In 2012 emails, an unidentified correspondent informed Epstein that press releases highlighting funding for Nowak’s research had been picked up by major news outlets, with further publicity planned involving Church and other scientists. The exchanges suggest an effort to counter negative search results linked to Epstein’s criminal record.

Following the release of additional files last November, Harvard announced a new review into the conduct of several current and former affiliates named in the documents, including former Harvard president Larry Summers, who has since stepped aside from teaching duties and publicly expressed regret over his association with Epstein.

As per reports, Harvard has not clarified whether the latest review includes Nowak and Church.

Harvard theoretical physicist Lisa Randall was revealed to have visited Epstein's private island in the Caribbean in 2014 and exchanged emails joking about his house arrest.

Furthermore, the connections between late sex offender Jeffrey Epstein and the scientific community were "deeper than previously known" and "unheard of" in extent, according to a recent report by the journal Nature. 

Citing newly released documents from the US Department of Justice, the Nature report revealed that Epstein invested millions of US dollars in science projects and "maintained a list of nearly 30 top scientists". 

Despite Epstein's initial conviction for sex crimes in 2008, some scientists continued to associate with him and accept his funding. For instance, Epstein donated $800,000 to the Massachusetts Institute of Technology (MIT), a move that eventually led to the resignation of two scientists and the suspension of another.

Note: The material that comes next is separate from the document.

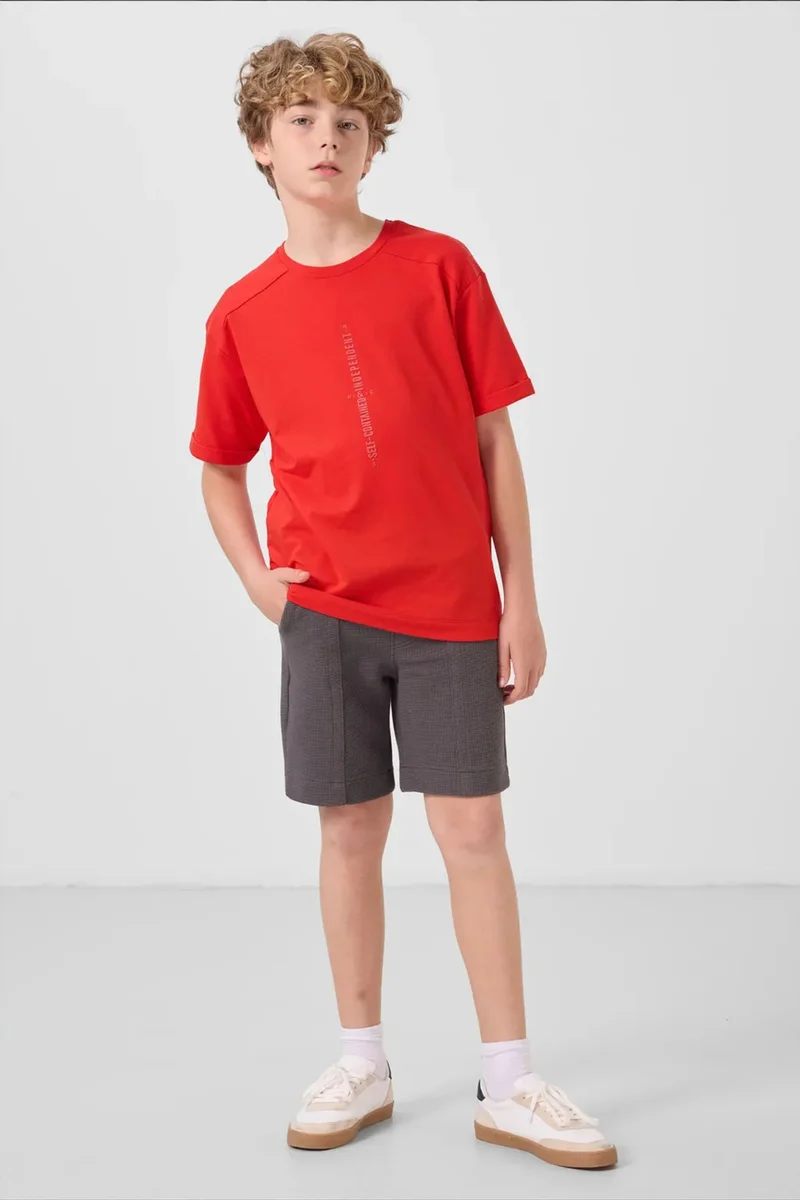 TOMMY Youth Cotton-Blend Shorts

The latest batch of files disclosed new details regarding interactions between Epstein and the scientists. Lawrence Krauss, a theoretical physicist whose science-outreach organisation received $250,000 from Epstein, was advised by the financier via email to offer "no comment" as Krauss responded to media inquiries about an investigation of sexual misconduct that led to Krauss's ousting from Arizona State University in Tempe.

In 2013, Nathan Wolfe, then a virologist at Stanford University, proposed that Epstein fund a sexual-behaviour study of undergraduate students to test "our horny virus hypothesis".

The US Department of Justice began releasing this latest batch of documents on January 30. Totalling more than 3 million, it is the largest batch of files made public by the US Department of Justice since Congress passed the Epstein Transparency Act late last year.

Epstein, who died in a New York jail in 2019 while awaiting trial on federal sex trafficking charges, had cultivated ties with a number of elite academic institutions, including Columbia University, which recently removed two faculty members over their links to him.

The newly disclosed records have intensified scrutiny over the extent of Epstein’s involvement with academic institutions.